Is anyone working on audio libraries that will enable streaming audio chunks for...

josevalim · on April 11, 2023

The current pipeline expects PCM audio blobs and, if data is coming from a microphone in the browser, you can do the initial processing and conversion in the browser (see the JS in this single file Phoenix app speech to text example [0]).

On the other hand, if you expect a variety of formats (mp3, wav, etc), then shelling out or embedding ffmpeg is probably the quickest path to achieve something. The Membrane Framework[1] is an option here too which includes streaming. I believe Lars is going to do a cool demo with Membrane and ML at ElixirConf EU next week.

[0]: https://github.com/elixir-nx/bumblebee/blob/main/examples/ph...
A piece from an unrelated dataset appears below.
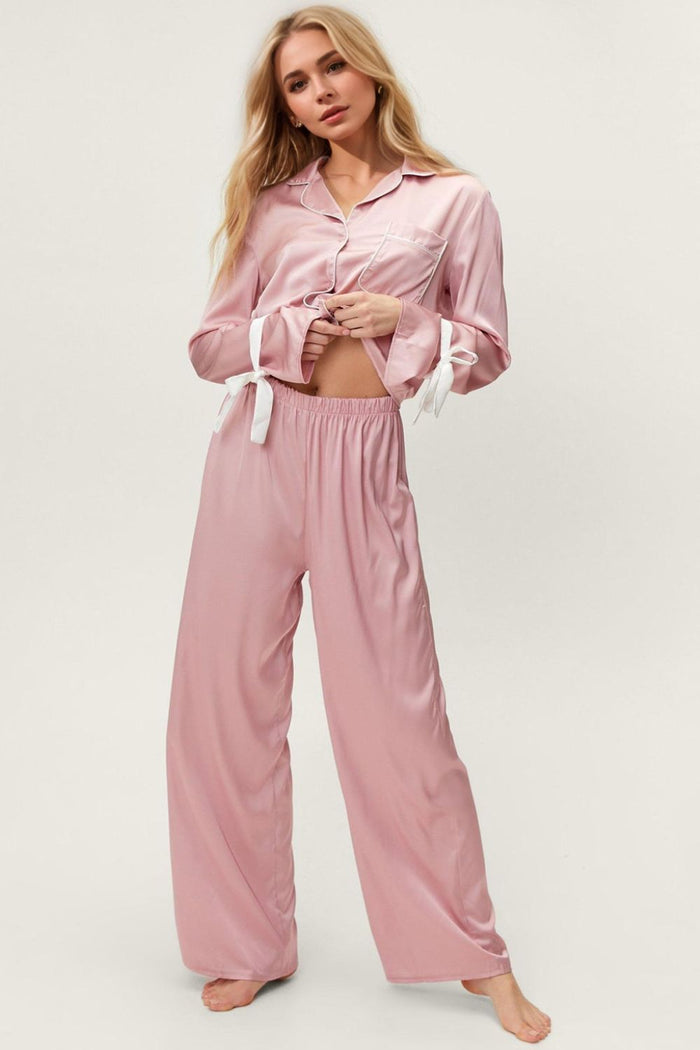 Hazel Blues® |  Basic Bae Tied Cuff Collared Neck Top and Pants Lounge Set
[1]: https://membrane.stream/

ricketycricket · on April 11, 2023

> I believe Lars is going to do a cool demo with Membrane and ML at ElixirConf EU next week.

Yes, the relevant part of his demo with the membrane pipeline appears to be here: https://github.com/lawik/lively/blob/master/lib/lively/media...

Dowwie · on April 12, 2023

limited in usefulness.. seems that Lars kept a MembraneTranscript library dependency private

ricketycricket · on April 13, 2023

This one? https://github.com/lawik/membrane_transcription

mark_h · on April 12, 2023

Quick example video from Chris McCord using ffmpeg and whisper in Phoenix: https://www.phoenixframework.org/blog/whisper-speech-to-text...

lawik · on April 12, 2023

Sure.

I have a rough one using Membrane (media framework) that you can find here: https://github.com/lawik/membrane_transcription

I am using it for this talk I am putting together for ElixirConf EU so if you want it used in context that might be helpful: https://github.com/lawik/lively

Neither is release-worthy levels of polish but if interest is there I should make a proper library out of it.

That is to say streaming chunks works great already. I would love two things. Stitching the edges of the chunks, would probably need to do overlapping for that. And building chunks based on silence. That's more DSP than I know though.

Dowwie · on April 12, 2023

Hey Lars! Building chunks on silence is a worthy cause! Why stitch the edges of the chunks? Is that because there isn't a clean chunk on silence?

I think this work is very important. I don't understand whether I actually needed to install the library dependencies for Membrane's sake or specifically for this use case (mad, ffmpeg, portaudio). Doesn't feel right..

brentjanderson · on April 11, 2023

You may be able to incorporate the [Membrane Framework](https://membrane.stream/) to do that. Built in Elixir, deals in those types of multimedia problems.

I'm not an expert here, but I'd expect that capturing a sample using Membrane and piping it into Whisper should be doable.